### Work item
Please transcribe all of the records precisely.

### Study material

☆ ☆ ☆

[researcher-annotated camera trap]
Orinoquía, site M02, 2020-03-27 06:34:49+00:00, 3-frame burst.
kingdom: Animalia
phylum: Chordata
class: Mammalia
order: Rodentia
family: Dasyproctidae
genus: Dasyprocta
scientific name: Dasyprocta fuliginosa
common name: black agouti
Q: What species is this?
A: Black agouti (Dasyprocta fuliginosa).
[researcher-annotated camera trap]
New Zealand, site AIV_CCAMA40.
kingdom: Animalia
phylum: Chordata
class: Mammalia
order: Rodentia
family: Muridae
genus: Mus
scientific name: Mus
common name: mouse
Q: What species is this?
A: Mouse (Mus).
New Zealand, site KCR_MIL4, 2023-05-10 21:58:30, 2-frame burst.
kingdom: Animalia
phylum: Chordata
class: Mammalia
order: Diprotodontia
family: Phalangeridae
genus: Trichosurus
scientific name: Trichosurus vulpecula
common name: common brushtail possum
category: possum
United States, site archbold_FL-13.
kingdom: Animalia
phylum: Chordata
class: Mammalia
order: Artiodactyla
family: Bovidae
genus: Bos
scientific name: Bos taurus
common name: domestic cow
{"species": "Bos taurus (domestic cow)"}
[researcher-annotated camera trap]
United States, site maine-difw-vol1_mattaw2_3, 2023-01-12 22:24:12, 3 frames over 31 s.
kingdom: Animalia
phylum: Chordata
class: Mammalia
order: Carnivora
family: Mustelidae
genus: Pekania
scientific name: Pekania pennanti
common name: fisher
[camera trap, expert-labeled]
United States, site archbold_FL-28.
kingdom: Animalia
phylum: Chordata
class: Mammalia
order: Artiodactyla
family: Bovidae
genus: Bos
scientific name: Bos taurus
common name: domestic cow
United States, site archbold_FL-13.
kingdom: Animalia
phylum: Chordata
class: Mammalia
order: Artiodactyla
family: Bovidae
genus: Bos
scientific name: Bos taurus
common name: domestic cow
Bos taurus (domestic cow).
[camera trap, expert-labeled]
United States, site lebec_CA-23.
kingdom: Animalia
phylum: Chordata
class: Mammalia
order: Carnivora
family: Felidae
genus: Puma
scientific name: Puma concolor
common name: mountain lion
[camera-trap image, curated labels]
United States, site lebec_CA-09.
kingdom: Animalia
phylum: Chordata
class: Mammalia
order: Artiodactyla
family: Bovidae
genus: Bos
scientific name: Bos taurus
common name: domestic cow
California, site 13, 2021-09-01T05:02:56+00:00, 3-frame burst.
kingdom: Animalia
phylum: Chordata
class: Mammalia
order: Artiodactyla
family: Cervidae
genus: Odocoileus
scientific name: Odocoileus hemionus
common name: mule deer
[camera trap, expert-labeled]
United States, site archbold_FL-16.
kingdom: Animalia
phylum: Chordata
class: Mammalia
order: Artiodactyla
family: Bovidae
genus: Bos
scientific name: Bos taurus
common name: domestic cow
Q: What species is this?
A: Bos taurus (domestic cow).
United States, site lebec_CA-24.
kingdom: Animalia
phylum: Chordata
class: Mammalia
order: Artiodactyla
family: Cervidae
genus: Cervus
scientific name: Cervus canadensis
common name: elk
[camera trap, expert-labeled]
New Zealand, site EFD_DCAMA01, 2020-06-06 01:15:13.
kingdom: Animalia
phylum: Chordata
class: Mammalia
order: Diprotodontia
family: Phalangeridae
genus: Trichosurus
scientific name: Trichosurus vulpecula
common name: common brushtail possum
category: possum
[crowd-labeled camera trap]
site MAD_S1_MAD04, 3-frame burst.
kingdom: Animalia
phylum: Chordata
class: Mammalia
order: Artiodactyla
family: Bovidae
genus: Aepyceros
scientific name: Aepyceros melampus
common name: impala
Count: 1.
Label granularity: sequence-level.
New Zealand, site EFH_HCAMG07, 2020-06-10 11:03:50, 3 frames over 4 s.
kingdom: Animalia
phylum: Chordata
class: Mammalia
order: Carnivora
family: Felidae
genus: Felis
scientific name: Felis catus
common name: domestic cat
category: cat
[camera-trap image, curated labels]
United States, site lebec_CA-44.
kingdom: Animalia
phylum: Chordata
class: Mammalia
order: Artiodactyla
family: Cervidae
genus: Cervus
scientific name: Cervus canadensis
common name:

☆ ☆ ☆

### Solution to the problem
[researcher-annotated camera trap]
Orinoquía, site M02, 2020-03-27 06:34:49+00:00, 3-frame burst.
kingdom: Animalia
phylum: Chordata
class: Mammalia
order: Rodentia
family: Dasyproctidae
genus: Dasyprocta
scientific name: Dasyprocta fuliginosa
common name: black agouti
Q: What species is this?
A: Black agouti (Dasyprocta fuliginosa).
[researcher-annotated camera trap]
New Zealand, site AIV_CCAMA40.
kingdom: Animalia
phylum: Chordata
class: Mammalia
order: Rodentia
family: Muridae
genus: Mus
scientific name: Mus
common name: mouse
Q: What species is this?
A: Mouse (Mus).
New Zealand, site KCR_MIL4, 2023-05-10 21:58:30, 2-frame burst.
kingdom: Animalia
phylum: Chordata
class: Mammalia
order: Diprotodontia
family: Phalangeridae
genus: Trichosurus
scientific name: Trichosurus vulpecula
common name: common brushtail possum
category: possum
United States, site archbold_FL-13.
kingdom: Animalia
phylum: Chordata
class: Mammalia
order: Artiodactyla
family: Bovidae
genus: Bos
scientific name: Bos taurus
common name: domestic cow
{"species": "Bos taurus (domestic cow)"}
[researcher-annotated camera trap]
United States, site maine-difw-vol1_mattaw2_3, 2023-01-12 22:24:12, 3 frames over 31 s.
kingdom: Animalia
phylum: Chordata
class: Mammalia
order: Carnivora
family: Mustelidae
genus: Pekania
scientific name: Pekania pennanti
common name: fisher
[camera trap, expert-labeled]
United States, site archbold_FL-28.
kingdom: Animalia
phylum: Chordata
class: Mammalia
order: Artiodactyla
family: Bovidae
genus: Bos
scientific name: Bos taurus
common name: domestic cow
United States, site archbold_FL-13.
kingdom: Animalia
phylum: Chordata
class: Mammalia
order: Artiodactyla
family: Bovidae
genus: Bos
scientific name: Bos taurus
common name: domestic cow
Bos taurus (domestic cow).
[camera trap, expert-labeled]
United States, site lebec_CA-23.
kingdom: Animalia
phylum: Chordata
class: Mammalia
order: Carnivora
family: Felidae
genus: Puma
scientific name: Puma concolor
common name: mountain lion
[camera-trap image, curated labels]
United States, site lebec_CA-09.
kingdom: Animalia
phylum: Chordata
class: Mammalia
order: Artiodactyla
family: Bovidae
genus: Bos
scientific name: Bos taurus
common name: domestic cow
California, site 13, 2021-09-01T05:02:56+00:00, 3-frame burst.
kingdom: Animalia
phylum: Chordata
class: Mammalia
order: Artiodactyla
family: Cervidae
genus: Odocoileus
scientific name: Odocoileus hemionus
common name: mule deer
[camera trap, expert-labeled]
United States, site archbold_FL-16.
kingdom: Animalia
phylum: Chordata
class: Mammalia
order: Artiodactyla
family: Bovidae
genus: Bos
scientific name: Bos taurus
common name: domestic cow
Q: What species is this?
A: Bos taurus (domestic cow).
United States, site lebec_CA-24.
kingdom: Animalia
phylum: Chordata
class: Mammalia
order: Artiodactyla
family: Cervidae
genus: Cervus
scientific name: Cervus canadensis
common name: elk
[camera trap, expert-labeled]
New Zealand, site EFD_DCAMA01, 2020-06-06 01:15:13.
kingdom: Animalia
phylum: Chordata
class: Mammalia
order: Diprotodontia
family: Phalangeridae
genus: Trichosurus
scientific name: Trichosurus vulpecula
common name: common brushtail possum
category: possum
[crowd-labeled camera trap]
site MAD_S1_MAD04, 3-frame burst.
kingdom: Animalia
phylum: Chordata
class: Mammalia
order: Artiodactyla
family: Bovidae
genus: Aepyceros
scientific name: Aepyceros melampus
common name: impala
Count: 1.
Label granularity: sequence-level.
New Zealand, site EFH_HCAMG07, 2020-06-10 11:03:50, 3 frames over 4 s.
kingdom: Animalia
phylum: Chordata
class: Mammalia
order: Carnivora
family: Felidae
genus: Felis
scientific name: Felis catus
common name: domestic cat
category: cat
[camera-trap image, curated labels]
United States, site lebec_CA-44.
kingdom: Animalia
phylum: Chordata
class: Mammalia
order: Artiodactyla
family: Cervidae
genus: Cervus
scientific name: Cervus canadensis
common name:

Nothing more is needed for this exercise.